• TRECHO PARA LEITURA
================

Sanders não falou diretamente que não devemos desinvestir na polícia, embora ele tenha dito que os policiais deveriam ser bem pagos. Em vez disso, ele discordou da ideia de que os departamentos de polícia devessem ser abolidos, o que ele pareceu confundir com o desinvestimento. O entrevistador também se confundiu em sua pergunta, perguntando: “Muitas pessoas no movimento progressista agora estão pedindo por um des-financiamento ou abolição da polícia. E você -” ao que Sanders respondeu: “Se eu acho que não devemos ter departamentos de polícia na América? Não eu não acho. Não há cidade no mundo que não tenha departamentos de polícia”.

Uma das forças políticas de Sanders é sua capacidade de identificar demandas ambiciosas o suficiente para elevar as expectativas das pessoas comuns e transformar a maneira como elas pensam sobre a relação entre política e seu cotidiano, mas de forma que não pareçam impossíveis ou incapazes de ressonar. Sanders sempre caminhou com cuidado pela corda bamba de tentar expandir a imaginação das pessoas sem perder credibilidade ou confiança popular.

Essa orientação em relação às reformas é precisamente o motivo pelo qual ele deveria abraçar publicamente a bandeira de desinvestir na polícia.

================

• INFORMAÇÕES FORNECIDAS
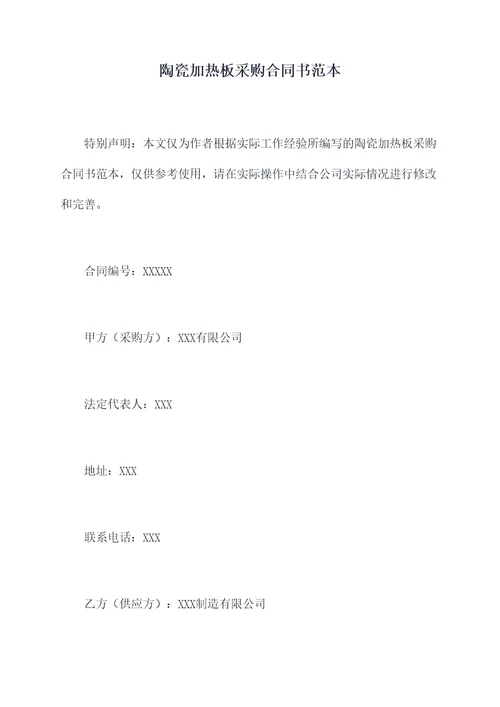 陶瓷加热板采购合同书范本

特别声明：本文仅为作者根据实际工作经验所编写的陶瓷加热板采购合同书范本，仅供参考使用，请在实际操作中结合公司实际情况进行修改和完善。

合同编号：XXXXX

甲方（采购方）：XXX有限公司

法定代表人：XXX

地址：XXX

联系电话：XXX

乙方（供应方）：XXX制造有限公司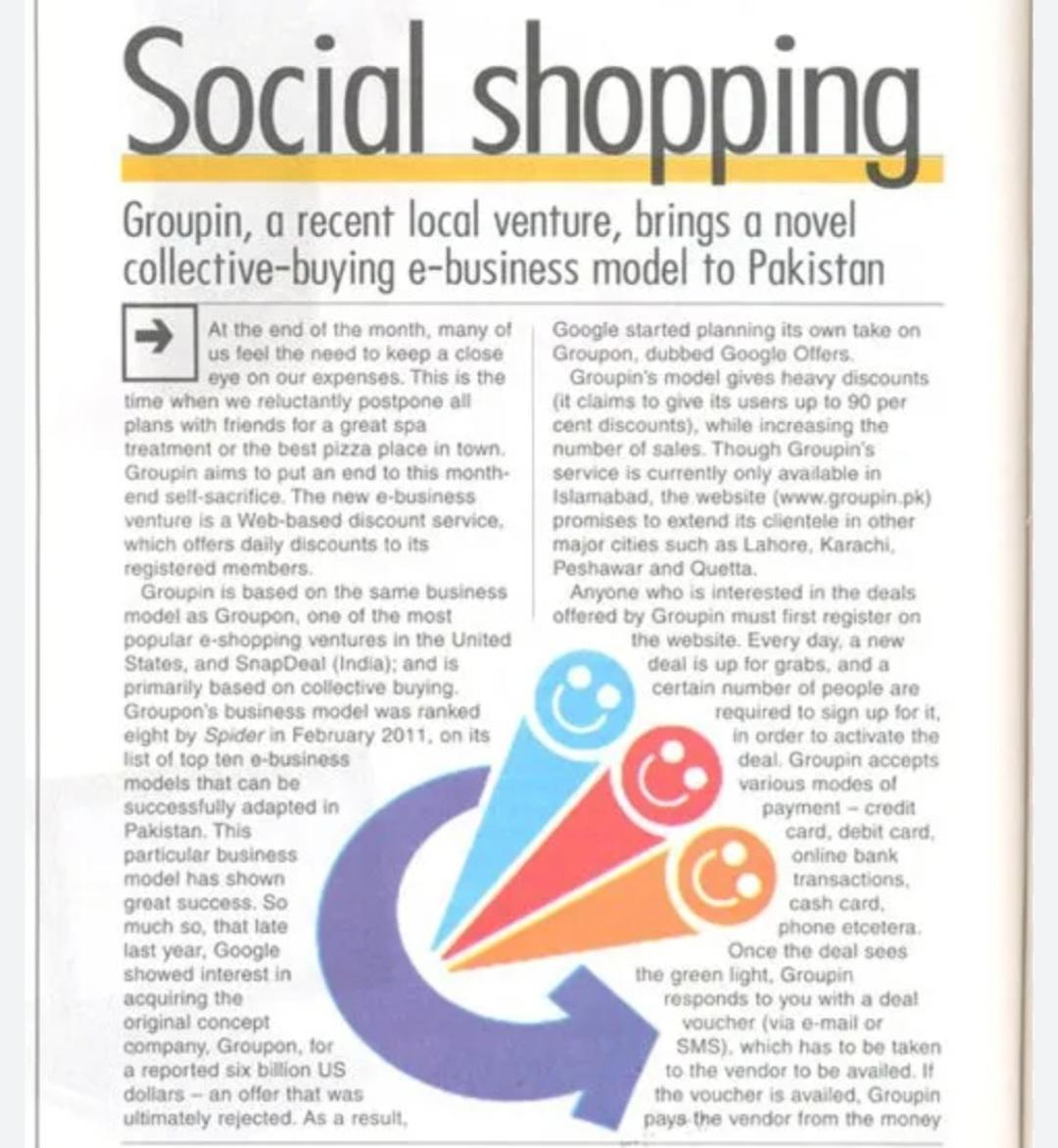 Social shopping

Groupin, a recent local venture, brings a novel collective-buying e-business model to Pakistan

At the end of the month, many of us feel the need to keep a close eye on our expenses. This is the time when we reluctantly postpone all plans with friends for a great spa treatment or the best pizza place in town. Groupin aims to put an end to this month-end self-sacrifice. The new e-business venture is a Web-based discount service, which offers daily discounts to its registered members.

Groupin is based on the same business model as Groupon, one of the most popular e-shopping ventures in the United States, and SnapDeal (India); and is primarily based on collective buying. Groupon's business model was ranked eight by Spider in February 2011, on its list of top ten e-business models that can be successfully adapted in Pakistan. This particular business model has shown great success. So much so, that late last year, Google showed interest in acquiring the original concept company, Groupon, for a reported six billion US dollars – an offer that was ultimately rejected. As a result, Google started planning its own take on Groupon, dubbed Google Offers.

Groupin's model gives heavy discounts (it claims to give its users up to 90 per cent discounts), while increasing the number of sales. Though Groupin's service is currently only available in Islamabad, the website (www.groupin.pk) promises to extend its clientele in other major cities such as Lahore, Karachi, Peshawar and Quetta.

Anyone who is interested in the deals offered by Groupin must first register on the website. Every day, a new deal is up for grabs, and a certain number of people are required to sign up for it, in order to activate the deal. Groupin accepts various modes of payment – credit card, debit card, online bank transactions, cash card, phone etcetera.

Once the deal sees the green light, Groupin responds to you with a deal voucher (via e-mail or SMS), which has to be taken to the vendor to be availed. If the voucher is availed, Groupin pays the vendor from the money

================

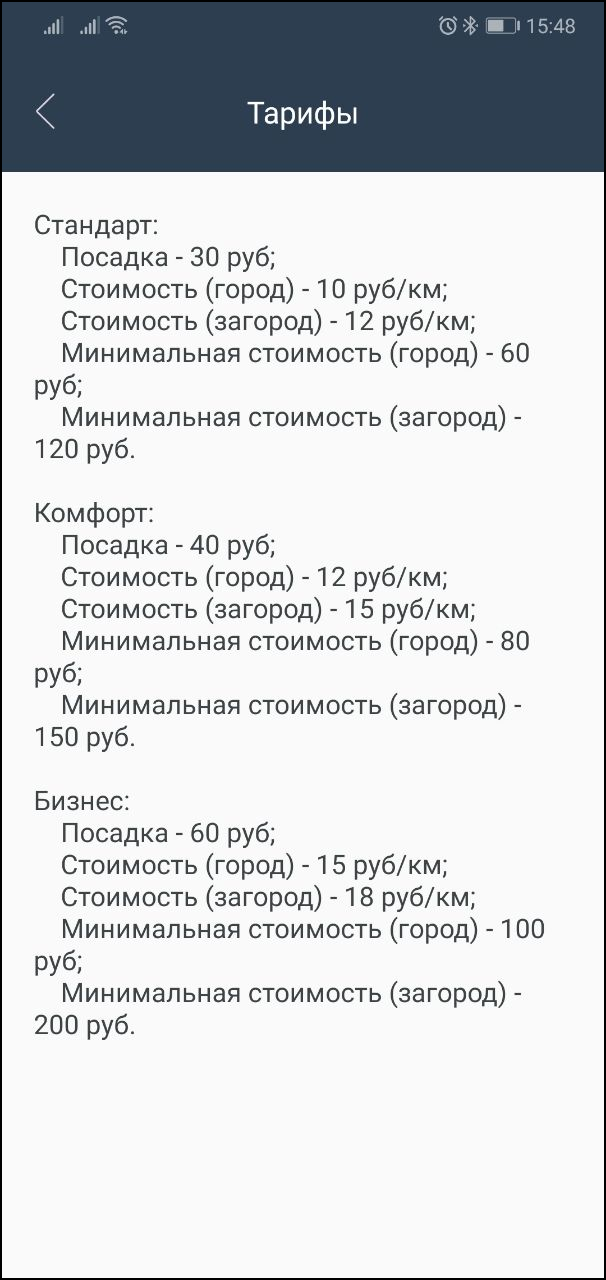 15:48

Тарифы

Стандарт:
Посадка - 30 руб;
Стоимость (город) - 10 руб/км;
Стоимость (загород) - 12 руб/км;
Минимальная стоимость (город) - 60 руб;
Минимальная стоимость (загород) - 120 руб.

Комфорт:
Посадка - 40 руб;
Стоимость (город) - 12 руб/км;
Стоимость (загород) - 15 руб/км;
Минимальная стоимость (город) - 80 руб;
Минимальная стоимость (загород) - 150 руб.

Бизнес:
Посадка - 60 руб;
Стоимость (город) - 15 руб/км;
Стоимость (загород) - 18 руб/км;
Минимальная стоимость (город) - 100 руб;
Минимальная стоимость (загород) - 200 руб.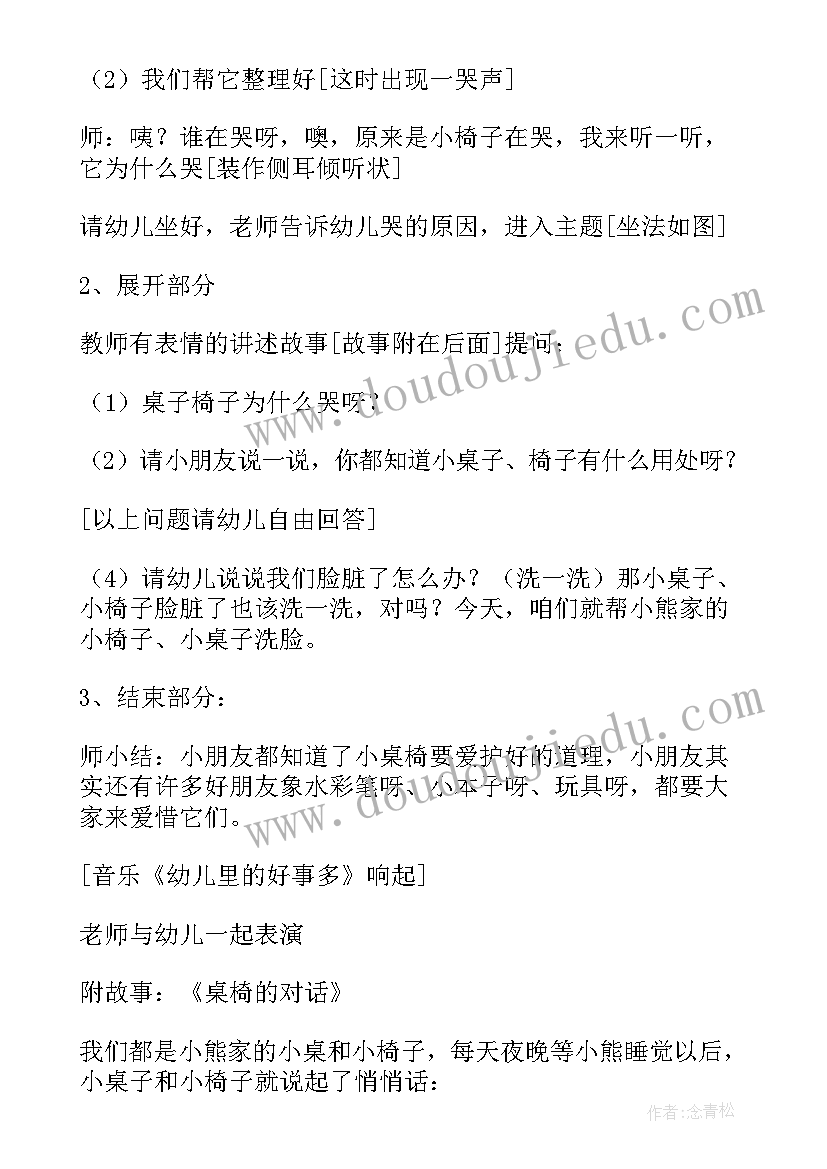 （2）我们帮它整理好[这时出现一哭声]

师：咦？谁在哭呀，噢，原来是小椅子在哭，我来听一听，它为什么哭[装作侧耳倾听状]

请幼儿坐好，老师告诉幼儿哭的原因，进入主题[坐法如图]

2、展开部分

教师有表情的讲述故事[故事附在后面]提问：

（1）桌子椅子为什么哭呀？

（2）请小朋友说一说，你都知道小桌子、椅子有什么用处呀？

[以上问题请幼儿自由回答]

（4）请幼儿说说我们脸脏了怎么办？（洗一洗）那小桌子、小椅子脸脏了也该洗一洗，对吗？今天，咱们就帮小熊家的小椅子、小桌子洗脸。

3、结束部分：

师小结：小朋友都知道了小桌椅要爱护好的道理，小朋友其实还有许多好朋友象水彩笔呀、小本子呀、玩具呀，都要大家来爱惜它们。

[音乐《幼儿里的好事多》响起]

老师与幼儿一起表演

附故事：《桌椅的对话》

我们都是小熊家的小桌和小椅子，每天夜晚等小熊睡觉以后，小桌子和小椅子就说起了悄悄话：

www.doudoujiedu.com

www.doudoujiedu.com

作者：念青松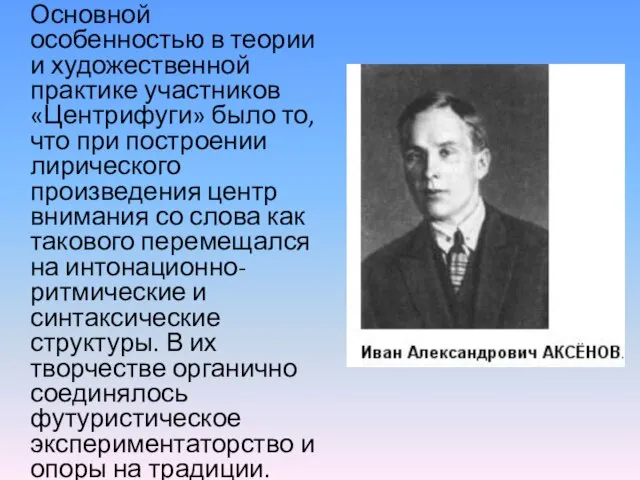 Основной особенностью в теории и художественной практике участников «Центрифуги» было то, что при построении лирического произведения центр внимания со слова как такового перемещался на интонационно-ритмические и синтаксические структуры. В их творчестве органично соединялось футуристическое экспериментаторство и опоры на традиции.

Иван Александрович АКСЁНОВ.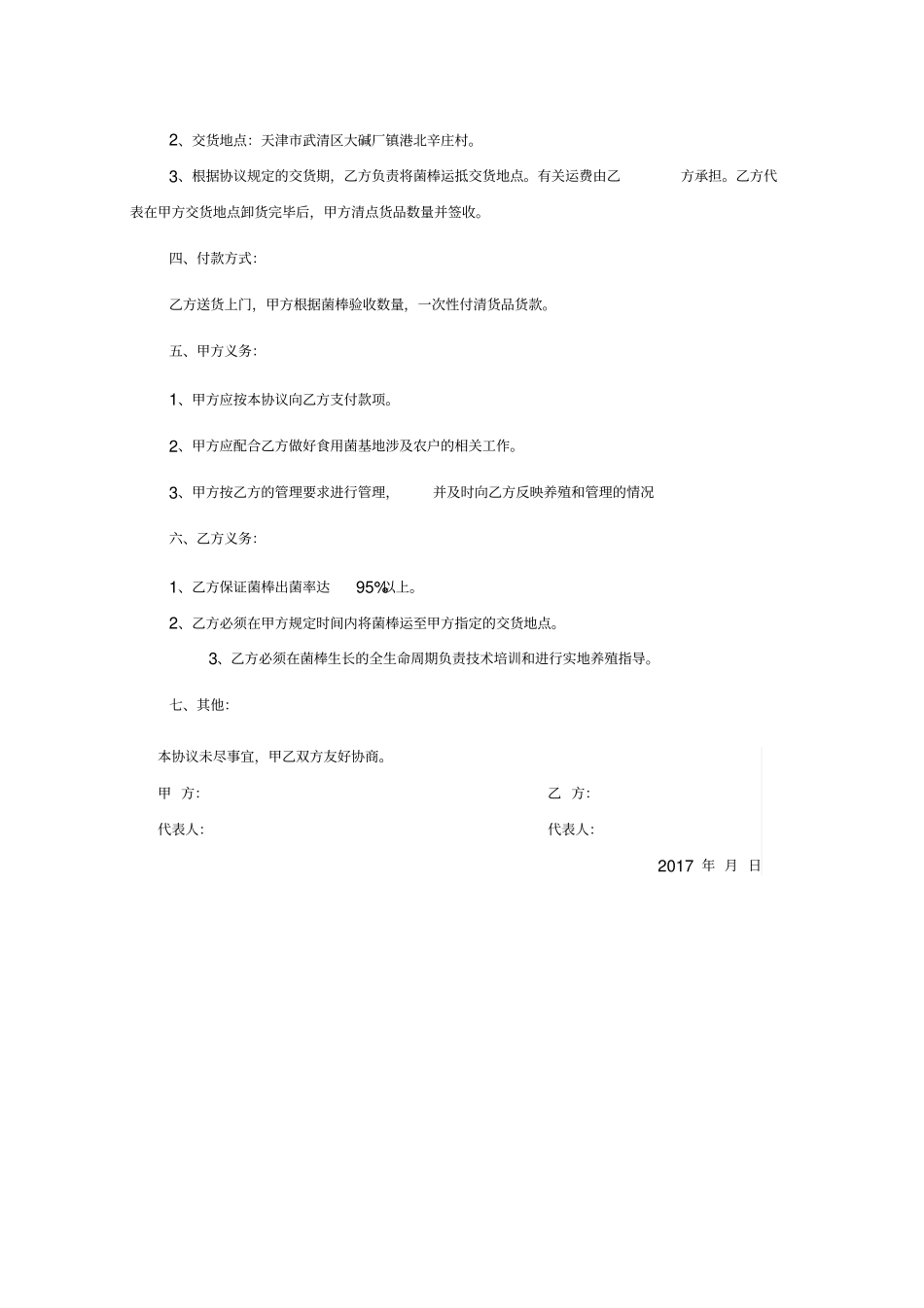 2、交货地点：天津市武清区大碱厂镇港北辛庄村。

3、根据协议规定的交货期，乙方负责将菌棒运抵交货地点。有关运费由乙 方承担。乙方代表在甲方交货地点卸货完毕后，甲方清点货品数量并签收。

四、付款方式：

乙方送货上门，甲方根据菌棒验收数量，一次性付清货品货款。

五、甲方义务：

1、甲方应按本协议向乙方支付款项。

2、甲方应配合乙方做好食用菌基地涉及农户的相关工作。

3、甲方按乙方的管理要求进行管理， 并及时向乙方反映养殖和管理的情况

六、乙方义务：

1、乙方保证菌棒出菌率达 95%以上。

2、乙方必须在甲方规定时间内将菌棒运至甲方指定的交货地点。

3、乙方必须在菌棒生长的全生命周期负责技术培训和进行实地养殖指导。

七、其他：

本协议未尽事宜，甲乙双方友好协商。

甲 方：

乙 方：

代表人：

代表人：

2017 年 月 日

================

• PERGUNTAS A RESPONDER
(A) Segundo o texto sobre Sanders e a polícia, que características têm as demandas que ele sabe identificar? Enumere todas.
(B) No texto sobre Sanders e a polícia, por que ele deveria abraçar publicamente a bandeira de desinvestir na polícia? Responda em até três frases.
(C) Prossiga com o texto sobre Sanders e a polícia a partir da última frase apresentada.

• RESPOSTAS DO EXERCÍCIO
(A)
- São ambiciosas o suficiente para elevar as expectativas das pessoas comuns.
- Transformam a maneira como essas pessoas pensam sobre a relação entre política e seu cotidiano.
- Não parecem impossíveis.
- Não parecem incapazes de ressonar.

(B) Ele deveria fazê-lo por causa de sua orientação em relação às reformas. Sanders sabe identificar demandas ambiciosas o bastante para elevar as expectativas das pessoas comuns sem parecerem impossíveis. Ele sempre buscou expandir a imaginação das pessoas sem perder credibilidade nem confiança popular.

(C)
Dois passos à frente

Os protestos em massa atualmente em andamento são os mais difundidos na história dos EUA. A maioria dos americanos os apóia, e sua popularidade continua a crescer. Claramente, a brutalidade policial racista é uma questão extremamente mobilizadora para o público americano.

E as pessoas não estão apenas furiosas: parece que também estão prontas para novas soluções aos problemas causados ​​pelo policiamento. As placas tectônicas estão se deslocando rapidamente. Membros da câmaras municipais estão adotando a idéia de cortes no orçamento da polícia e até, no caso de Minneapolis, “desmantelando” a polícia. Os sindicatos de professores de Chicago e Los Angeles, os dois sindicatos de professores mais militantes do país, estão falando sobre o desinvestimento na polícia e exigindo a dissolução do departamento de polícia escolar, respectivamente.

Como Bernie Sanders bem sabe, é politicamente estratégico estar dois passos à frente das pessoas, e não vinte. Mas, mesmo os que defendem a abolição da polícia e da prisão, geralmente admitem que a maioria das pessoas ainda não aderiu à abolição da polícia, mas cortar os orçamentos da polícia local não parece estar além dos limites.

Não há nada particularmente difícil de explicar sobre o conceito de gastar menos com a polícia e mais em programas sociais vitais que estão subfinanciados. O estado policial maciço e violento dos Estados Unidos vazou pelas lacunas deixadas pela ausência de uma assistência estatal ampla e dinâmica. Foi desenvolvido na tentativa de ocultar e gerenciar mal as consequências da desigualdade sem fazer nada para aliviá-la, tendo de fato a piorado ativamente.

Sanders é o principal proponente neste país para reverter a maré de austeridade e criar programas social-democratas para todos. Não seria nenhum esforço para ele aderir à campanha de cortar o financiamento da polícia e financiar a provisão coletiva de necessidades básicas.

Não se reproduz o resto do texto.